Örneğin Türkiye Gazeteciler Cemiyeti’nin Gazetecinin Hak ve Sorumlulukları Bildirgesi’nde “İntihar olayları hakkında haber çerçevesini aşan ve okuyucuyu veya izleyiciyi etki altında bırakacak nitelikte ve genişlikte yayın yapılmamalıdır. Olayı gösteren fotoğraf, resim veya film yayınlanmamalıdır” deniliyor.
Bu noktadan hareketle ben de şunu tartışmaya açmak gerektiğini düşünüyorum: Kadın cinayetleri ya da kadına yönelik şiddet haberleri de acaba insanlar üzerinde aynı etkiyi mi yaratıyor?
Çünkü kadına yönelik şiddet görüntülerinin “her durumda” haber olması ve konunun her haber bülteninde tekrar tekrar dönen görüntülerle kamuoyunun gözlerinin önüne serilmesinin; bu konuda yetkilileri bir şeyler yapmaya zorlamaktan ya da insanların bilgilenmesini sağlamaktan önce, bu haberi izleyenler üzerinde farklı ve olumsuz etkiler bıraktığı kanaatindeyim. Kadına yönelik şiddet haberlerinin pek çoğunun artık haber çerçevesini aştığını ve okuyucuyu ya da izleyiciyi etki altında bırakacak boyuta ulaştığını düşünüyorum.
Bu doğrultuda da şu soruları gündeme getirmek istiyorum:
- Acaba her başı sıkışan, her eşiyle münakaşa eden, eşinin her “yanlışında” bıçağa, silaha ya da şiddete başvuran kişiler nasıl bir psikolojiye sahiptir? Bu davranışlarının ardında hangi nedenler vardır?

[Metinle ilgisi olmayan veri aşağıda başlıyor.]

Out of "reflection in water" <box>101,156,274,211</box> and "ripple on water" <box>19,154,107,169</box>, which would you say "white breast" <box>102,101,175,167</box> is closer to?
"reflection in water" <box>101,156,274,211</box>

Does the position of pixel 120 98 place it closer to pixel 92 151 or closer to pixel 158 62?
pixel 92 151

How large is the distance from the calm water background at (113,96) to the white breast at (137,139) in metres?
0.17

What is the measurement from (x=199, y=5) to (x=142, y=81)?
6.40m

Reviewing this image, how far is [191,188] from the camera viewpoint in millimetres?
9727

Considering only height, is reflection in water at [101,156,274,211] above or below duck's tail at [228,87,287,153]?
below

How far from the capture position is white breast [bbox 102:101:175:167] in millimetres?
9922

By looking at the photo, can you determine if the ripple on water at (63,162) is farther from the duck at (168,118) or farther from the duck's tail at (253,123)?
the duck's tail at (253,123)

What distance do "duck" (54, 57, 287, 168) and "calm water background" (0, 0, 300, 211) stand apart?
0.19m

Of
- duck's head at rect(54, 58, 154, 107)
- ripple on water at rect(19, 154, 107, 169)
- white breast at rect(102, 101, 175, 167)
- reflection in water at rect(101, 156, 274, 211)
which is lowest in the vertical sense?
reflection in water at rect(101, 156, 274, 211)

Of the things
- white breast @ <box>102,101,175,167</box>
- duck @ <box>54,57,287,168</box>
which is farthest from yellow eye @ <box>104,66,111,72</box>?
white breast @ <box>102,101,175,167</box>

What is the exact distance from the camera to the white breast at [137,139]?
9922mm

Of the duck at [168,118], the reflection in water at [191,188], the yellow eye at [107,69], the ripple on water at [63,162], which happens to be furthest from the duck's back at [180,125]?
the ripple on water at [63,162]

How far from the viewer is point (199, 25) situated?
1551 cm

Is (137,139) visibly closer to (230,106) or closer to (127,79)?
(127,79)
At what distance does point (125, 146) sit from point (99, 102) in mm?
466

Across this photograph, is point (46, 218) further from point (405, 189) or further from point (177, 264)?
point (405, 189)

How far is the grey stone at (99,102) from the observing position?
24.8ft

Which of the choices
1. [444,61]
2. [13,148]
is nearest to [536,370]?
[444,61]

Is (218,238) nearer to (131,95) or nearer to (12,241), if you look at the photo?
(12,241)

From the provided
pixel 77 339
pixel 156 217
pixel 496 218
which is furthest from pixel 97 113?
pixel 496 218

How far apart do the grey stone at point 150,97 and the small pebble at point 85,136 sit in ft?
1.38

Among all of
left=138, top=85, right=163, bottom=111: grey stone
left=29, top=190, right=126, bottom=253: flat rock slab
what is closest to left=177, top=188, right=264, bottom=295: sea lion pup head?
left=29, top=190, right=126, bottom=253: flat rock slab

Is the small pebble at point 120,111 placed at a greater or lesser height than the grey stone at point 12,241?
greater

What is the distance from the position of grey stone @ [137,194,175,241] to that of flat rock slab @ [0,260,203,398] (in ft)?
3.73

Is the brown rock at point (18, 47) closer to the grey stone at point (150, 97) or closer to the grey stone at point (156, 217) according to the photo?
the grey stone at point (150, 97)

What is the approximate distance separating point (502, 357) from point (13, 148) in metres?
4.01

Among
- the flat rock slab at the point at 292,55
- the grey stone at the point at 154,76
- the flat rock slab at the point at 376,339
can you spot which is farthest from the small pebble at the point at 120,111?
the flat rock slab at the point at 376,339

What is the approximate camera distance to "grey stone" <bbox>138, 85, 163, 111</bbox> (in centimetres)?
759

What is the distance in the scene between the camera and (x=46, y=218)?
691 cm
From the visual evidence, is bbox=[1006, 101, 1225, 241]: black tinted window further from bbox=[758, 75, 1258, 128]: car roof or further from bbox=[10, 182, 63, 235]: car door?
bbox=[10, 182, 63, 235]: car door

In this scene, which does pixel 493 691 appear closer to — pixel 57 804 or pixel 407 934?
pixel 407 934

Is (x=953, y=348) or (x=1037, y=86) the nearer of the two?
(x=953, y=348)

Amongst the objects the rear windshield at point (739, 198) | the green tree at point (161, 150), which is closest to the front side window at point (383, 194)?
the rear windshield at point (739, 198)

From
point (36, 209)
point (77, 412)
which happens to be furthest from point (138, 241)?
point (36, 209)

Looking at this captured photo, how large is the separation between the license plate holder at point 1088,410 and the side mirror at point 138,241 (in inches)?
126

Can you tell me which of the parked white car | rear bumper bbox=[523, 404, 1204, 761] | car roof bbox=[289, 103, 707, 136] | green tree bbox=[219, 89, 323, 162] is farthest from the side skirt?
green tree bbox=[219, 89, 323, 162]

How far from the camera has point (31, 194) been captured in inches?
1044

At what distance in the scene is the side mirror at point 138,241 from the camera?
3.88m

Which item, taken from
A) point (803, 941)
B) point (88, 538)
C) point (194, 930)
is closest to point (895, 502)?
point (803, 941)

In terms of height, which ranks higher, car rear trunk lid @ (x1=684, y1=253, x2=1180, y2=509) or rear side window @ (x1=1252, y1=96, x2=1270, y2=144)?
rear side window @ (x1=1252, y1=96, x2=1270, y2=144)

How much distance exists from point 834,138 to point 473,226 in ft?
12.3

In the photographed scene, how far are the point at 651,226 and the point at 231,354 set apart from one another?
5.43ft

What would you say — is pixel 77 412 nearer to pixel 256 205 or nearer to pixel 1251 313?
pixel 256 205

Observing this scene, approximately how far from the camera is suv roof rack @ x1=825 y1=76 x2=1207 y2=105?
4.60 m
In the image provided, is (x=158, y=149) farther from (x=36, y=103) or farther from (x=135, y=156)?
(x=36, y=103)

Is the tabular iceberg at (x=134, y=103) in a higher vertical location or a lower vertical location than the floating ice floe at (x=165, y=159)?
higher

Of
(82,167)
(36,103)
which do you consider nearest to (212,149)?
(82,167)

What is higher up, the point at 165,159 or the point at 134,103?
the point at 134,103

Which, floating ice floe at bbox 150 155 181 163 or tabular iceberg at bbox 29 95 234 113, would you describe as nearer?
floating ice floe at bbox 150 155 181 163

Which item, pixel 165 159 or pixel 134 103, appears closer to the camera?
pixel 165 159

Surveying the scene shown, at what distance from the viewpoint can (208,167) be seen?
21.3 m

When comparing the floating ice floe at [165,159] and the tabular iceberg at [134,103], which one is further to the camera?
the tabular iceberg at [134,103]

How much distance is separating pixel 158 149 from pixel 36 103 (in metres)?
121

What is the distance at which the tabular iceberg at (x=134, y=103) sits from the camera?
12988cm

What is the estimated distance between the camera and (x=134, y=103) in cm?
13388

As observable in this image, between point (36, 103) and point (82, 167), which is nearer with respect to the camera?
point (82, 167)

- Bu kişiler medyadaki benzer haber ya da görüntüleri ne ölçüde izlemiş kişilerdir?
- Bu davranışlarının arkasında söz konusu medya içeriğinin bir şekilde payı var mıdır?
- Bu konularda akademik düzeyde araştırmalar yapılabilir mi?
- Neden toplumda pek çok şey aynı ya da daha önce de var olduğu gibi iken “kadın cinayetleri” “moda” haline gelmiştir?
- Ekonomik sıkıntı arttı denilse bile, daha önce de ekonomik kriz dönemleri yaşanmıştı. Dünyada daha da kötü ekonomik koşullara sahip ülkeler var. O koşullarda neden kadına yönelik şiddet bu denli yoğun değil(di)? Ekonomik durum belirleyici ise erkekler arasındaki şiddet olayları ya da cinayetler neden ön plana çıkmıyor?
- Kadına yönelik şiddet daha önce de vardı ama susuluyordu denilirse; peki, ama cinayet sayısı somut bir şekilde neden artıyor?
- Genel anlamda şiddet eylemlerin moda olmasında medyanın rolü var mı? Yalnızca kadına yönelik şiddet haberlerinin mi rolünden bahsetmek lazım; yoksa genel olarak medyadaki şiddet gösteriminin etkisi mi daha önemli?
- Acaba kadına yönelik şiddet haberlerine biraz ara verilse ya da medya bu olayları duyururken konuyu modaya çevirmese, görüntüleri örnek olacak şekilde değil de “bilgilendirecek” düzeyde vermeyi tercih etse ve belki de “şeytanın aklına karpuz kabuğu kaçırmasa” nasıl olur?
- Ne dersiniz; hani “başkalarınca” yapılan ve yapılacak pek çok şey arasında medya da bu konuda böylesi bir bilinçle hareket etse belki bir can daha kurtulur mu?